:: Data for the task ::
----
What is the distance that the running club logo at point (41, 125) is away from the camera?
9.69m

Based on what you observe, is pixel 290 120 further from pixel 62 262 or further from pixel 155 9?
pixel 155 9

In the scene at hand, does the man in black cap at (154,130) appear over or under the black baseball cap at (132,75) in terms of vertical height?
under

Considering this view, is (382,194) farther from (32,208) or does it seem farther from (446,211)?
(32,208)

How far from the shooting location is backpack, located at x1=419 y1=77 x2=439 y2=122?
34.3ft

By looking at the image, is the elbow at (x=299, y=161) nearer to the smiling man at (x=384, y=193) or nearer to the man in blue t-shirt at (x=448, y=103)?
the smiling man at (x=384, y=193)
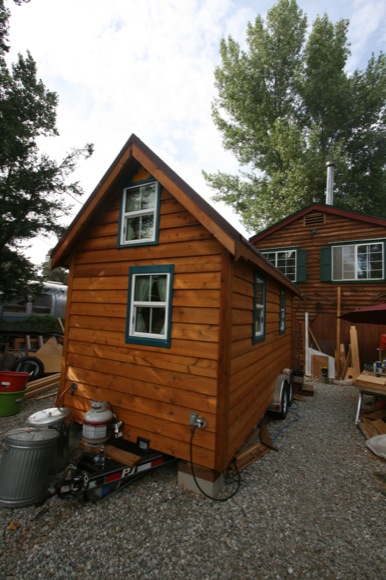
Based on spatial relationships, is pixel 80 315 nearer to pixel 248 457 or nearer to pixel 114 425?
pixel 114 425

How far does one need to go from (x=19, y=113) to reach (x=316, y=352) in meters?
16.5

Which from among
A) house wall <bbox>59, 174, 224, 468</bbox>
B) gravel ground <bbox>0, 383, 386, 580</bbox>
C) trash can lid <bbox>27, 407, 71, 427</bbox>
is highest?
house wall <bbox>59, 174, 224, 468</bbox>

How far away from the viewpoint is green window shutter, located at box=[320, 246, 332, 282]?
12.2 m

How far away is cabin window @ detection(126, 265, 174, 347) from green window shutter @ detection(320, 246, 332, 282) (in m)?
10.1

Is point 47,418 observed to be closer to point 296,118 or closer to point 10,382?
point 10,382

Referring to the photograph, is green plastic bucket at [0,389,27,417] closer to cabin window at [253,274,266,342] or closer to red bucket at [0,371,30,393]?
red bucket at [0,371,30,393]

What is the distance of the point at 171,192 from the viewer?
4121 mm

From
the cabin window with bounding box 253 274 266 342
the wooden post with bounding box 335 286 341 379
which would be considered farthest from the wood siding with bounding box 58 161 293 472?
the wooden post with bounding box 335 286 341 379

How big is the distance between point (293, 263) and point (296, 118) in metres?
16.6

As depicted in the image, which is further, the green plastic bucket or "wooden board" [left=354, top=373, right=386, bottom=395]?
the green plastic bucket

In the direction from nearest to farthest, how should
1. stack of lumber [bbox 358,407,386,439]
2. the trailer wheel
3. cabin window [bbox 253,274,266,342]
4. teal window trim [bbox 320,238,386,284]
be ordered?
1. cabin window [bbox 253,274,266,342]
2. stack of lumber [bbox 358,407,386,439]
3. the trailer wheel
4. teal window trim [bbox 320,238,386,284]

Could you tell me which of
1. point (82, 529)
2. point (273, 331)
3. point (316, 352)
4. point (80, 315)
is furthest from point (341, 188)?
point (82, 529)

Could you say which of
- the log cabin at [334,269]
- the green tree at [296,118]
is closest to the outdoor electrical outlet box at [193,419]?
the log cabin at [334,269]

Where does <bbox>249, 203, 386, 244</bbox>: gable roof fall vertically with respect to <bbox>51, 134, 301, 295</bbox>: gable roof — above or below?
above
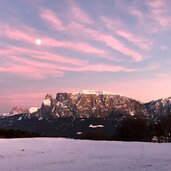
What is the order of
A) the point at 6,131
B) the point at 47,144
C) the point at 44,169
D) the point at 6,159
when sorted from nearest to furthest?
the point at 44,169
the point at 6,159
the point at 47,144
the point at 6,131

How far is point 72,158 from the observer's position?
4288 cm

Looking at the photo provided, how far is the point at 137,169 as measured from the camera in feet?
104

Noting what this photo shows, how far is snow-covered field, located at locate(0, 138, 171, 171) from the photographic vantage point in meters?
34.7

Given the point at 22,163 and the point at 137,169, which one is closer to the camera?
the point at 137,169

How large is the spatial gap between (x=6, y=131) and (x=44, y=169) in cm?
7127

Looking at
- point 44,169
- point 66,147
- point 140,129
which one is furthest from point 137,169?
point 140,129

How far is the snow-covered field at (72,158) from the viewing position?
34.7m

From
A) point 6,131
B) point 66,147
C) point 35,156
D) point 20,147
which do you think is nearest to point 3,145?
point 20,147

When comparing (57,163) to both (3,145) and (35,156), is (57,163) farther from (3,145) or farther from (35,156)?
(3,145)

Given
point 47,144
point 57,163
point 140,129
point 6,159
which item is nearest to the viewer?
point 57,163

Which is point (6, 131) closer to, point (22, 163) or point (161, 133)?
point (161, 133)

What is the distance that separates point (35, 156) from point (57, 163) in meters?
7.59

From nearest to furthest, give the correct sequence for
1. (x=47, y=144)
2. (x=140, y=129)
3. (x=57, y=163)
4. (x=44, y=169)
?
1. (x=44, y=169)
2. (x=57, y=163)
3. (x=47, y=144)
4. (x=140, y=129)

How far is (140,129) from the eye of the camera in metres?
132
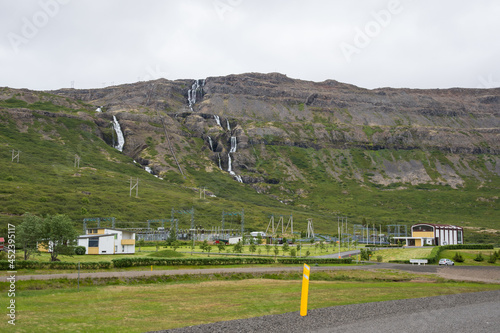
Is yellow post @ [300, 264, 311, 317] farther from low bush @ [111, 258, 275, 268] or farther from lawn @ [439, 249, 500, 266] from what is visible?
lawn @ [439, 249, 500, 266]

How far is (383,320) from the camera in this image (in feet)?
59.0

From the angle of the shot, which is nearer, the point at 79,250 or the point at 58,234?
the point at 58,234

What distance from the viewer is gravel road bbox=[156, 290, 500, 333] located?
1622 cm

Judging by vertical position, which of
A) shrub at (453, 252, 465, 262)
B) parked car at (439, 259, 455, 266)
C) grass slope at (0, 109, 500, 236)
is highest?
grass slope at (0, 109, 500, 236)

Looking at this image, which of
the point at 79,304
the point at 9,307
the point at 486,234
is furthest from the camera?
the point at 486,234

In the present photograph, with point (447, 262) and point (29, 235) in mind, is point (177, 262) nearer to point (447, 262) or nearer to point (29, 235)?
point (29, 235)

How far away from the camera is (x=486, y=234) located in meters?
139

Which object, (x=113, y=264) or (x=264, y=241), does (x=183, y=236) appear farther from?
(x=113, y=264)

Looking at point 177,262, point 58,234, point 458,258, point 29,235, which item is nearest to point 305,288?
point 177,262

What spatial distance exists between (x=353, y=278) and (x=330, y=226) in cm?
12052

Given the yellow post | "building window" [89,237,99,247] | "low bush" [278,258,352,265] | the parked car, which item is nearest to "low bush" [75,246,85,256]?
"building window" [89,237,99,247]

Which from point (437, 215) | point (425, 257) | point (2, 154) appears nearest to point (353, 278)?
point (425, 257)

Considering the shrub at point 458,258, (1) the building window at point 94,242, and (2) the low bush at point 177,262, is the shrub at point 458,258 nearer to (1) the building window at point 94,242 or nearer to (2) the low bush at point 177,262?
(2) the low bush at point 177,262

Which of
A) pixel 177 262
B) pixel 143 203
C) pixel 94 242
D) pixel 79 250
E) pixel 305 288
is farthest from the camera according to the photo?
pixel 143 203
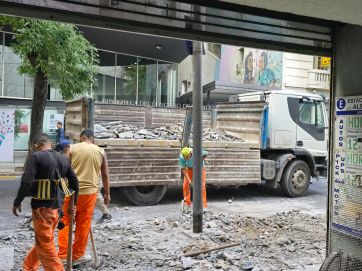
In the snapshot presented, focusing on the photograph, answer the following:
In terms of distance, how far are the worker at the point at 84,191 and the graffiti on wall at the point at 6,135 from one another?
10042 mm

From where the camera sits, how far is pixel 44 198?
14.9ft

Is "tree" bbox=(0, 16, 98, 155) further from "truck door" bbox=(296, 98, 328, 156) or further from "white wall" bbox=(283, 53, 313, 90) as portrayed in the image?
"white wall" bbox=(283, 53, 313, 90)

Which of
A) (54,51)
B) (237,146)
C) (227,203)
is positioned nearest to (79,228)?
(227,203)

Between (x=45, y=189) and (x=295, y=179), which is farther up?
(x=45, y=189)

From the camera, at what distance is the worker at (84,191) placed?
17.5 ft

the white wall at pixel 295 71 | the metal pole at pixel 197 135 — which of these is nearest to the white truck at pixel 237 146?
the metal pole at pixel 197 135

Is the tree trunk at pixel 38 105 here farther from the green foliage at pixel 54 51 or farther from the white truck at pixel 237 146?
the white truck at pixel 237 146

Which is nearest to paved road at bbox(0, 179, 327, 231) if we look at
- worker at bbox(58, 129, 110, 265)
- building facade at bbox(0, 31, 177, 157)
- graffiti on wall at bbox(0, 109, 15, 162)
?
worker at bbox(58, 129, 110, 265)

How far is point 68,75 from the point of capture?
36.8 ft

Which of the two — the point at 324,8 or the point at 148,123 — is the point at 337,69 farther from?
the point at 148,123

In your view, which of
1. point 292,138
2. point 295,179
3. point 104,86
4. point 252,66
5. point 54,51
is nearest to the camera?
point 54,51

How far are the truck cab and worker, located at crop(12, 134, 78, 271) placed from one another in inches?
269

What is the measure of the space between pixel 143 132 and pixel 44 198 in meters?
5.26

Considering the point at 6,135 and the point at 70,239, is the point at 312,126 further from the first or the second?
the point at 6,135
----
:: Exercise requirements ::
Quote the lines exactly, from the line with "How far is point 68,75" through the end of the lines.

:: Exercise response ::
How far is point 68,75 from the point of capture?
36.8 ft

Which of the two — the point at 324,8 or the point at 148,123 — is the point at 337,69 farther from?
the point at 148,123

In your view, which of
1. point 292,138
2. point 295,179
3. point 104,86
4. point 252,66
5. point 54,51
is nearest to the camera?
point 54,51

How far are the truck cab and worker, located at crop(12, 134, 78, 271) placed from one another in inches?
269

What is the measure of the space between pixel 143 132 and pixel 44 198 in meters?
5.26

Considering the point at 6,135 and the point at 70,239, is the point at 312,126 further from the first or the second?
the point at 6,135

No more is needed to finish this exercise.